With fuel shortages raging across the country and prices skyrocketing as the currency rapidly depreciates and foreign reserves dwindle, Sri Lankans are experiencing difficulties accessing food, among other things. Domestic production of pulses such as black mung bean and green mung bean has returned, and yields for this year are looking promising as farmers prepare to enter the export market, which is showing good prices, according to the Global Pulse Confederation (GPC).
Imports are extremely important. Sri Lanka is struggling to adapt to a global trade environment strained by shipping issues, inflation, and skyrocketing commodity prices. The abrupt switch to all-organic farming may have exacerbated the crisis, but the motivation behind the transition – lowering foreign expenses on imports, of which fertilizer accounts for 1.6% – is potentially having long-term benefits for the country’s agriculture, according to the confederation in a press release.
“As a result of the crisis, the government and the department of agriculture are laying the groundwork for a restructuring of domestic production of certain crops,” said Mahmud Abdel Cader, CEO of the Pulses Splitting and Processing Industry. “The idea is to foster and encourage local production of some types of pulses that were previously grown in the country.”
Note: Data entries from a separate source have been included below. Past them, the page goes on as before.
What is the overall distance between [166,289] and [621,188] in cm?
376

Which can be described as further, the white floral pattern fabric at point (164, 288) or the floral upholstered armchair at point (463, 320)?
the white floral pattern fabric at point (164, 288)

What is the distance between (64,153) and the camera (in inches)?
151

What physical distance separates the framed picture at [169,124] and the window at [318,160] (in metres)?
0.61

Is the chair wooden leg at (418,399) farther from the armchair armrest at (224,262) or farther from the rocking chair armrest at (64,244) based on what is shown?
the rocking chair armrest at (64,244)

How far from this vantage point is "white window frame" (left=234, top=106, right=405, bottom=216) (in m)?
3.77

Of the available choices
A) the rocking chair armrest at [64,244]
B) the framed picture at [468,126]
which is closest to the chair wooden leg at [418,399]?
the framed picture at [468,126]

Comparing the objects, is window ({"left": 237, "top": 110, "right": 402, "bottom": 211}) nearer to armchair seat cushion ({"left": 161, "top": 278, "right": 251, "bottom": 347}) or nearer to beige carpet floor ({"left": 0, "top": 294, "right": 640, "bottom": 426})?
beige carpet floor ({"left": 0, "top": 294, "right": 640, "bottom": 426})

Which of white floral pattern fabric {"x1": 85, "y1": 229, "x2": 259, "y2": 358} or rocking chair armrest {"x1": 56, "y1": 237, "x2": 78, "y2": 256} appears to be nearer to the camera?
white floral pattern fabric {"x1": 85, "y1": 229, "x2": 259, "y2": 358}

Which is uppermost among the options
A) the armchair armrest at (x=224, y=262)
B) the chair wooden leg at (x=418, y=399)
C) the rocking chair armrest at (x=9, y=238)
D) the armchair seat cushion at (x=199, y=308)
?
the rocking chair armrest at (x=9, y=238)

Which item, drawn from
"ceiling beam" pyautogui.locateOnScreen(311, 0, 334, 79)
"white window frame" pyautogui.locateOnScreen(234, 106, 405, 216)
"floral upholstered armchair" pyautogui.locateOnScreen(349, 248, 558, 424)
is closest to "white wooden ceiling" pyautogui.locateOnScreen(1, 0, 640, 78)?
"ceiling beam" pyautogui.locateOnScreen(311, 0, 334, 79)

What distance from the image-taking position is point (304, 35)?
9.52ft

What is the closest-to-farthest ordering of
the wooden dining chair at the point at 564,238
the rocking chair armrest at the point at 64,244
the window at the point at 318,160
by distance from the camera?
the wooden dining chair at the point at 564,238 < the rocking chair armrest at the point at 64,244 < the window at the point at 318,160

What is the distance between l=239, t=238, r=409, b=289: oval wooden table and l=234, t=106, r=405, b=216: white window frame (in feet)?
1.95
Sri Lanka, which was self-sufficient in black matpe and green mung beans until the 1990s – two essential food items whose imports have been restricted for a few years – is reconsidering domestic cultivation.
“A first change has been to consider growing locally in order to replace a few imported pulses, which the government has banned, with domestically produced pulses.” As a result, the focus is now on developing and beginning to produce two types of pulses, black mung beans, and black matpe, to see what levels of self-sufficiency they can achieve,” Cader said in the release.
Under interim President Ranil Wickremesinghe, the opening of food imports in June, as well as credit lines offered to China and India, are helping to reduce the threat of a food crisis.
Importantly, this financial assistance is easing the transition to increased domestic production, and while crop yields for farmers who choose to grow Sri Lankan pulses are bringing small rewards, it added.
Despite the fact that production did not meet the Department of Agriculture’s targets for this year’s crops, production levels of both black matpe and green mung beans were higher than expected: final volumes in June 2022 reached around 2000 and 5000 tonnes, respectively. Cowpea yields for the Yala harvest were estimated to be around 4000 tonnes.
“Of course, the main challenge is to keep production levels stable and close to families’ needs,” said Rajendren Gnanasambanthan, President of the Essential Food Commodities Importers and Traders’ Association.
“In the meantime, local crops are adjusting to new levels of production; for example, green mung beans and cowpeas are doing very well in terms of yields, and farmers are increasing their production for exporting purposes because the market price for these types of pulses is very good right now.”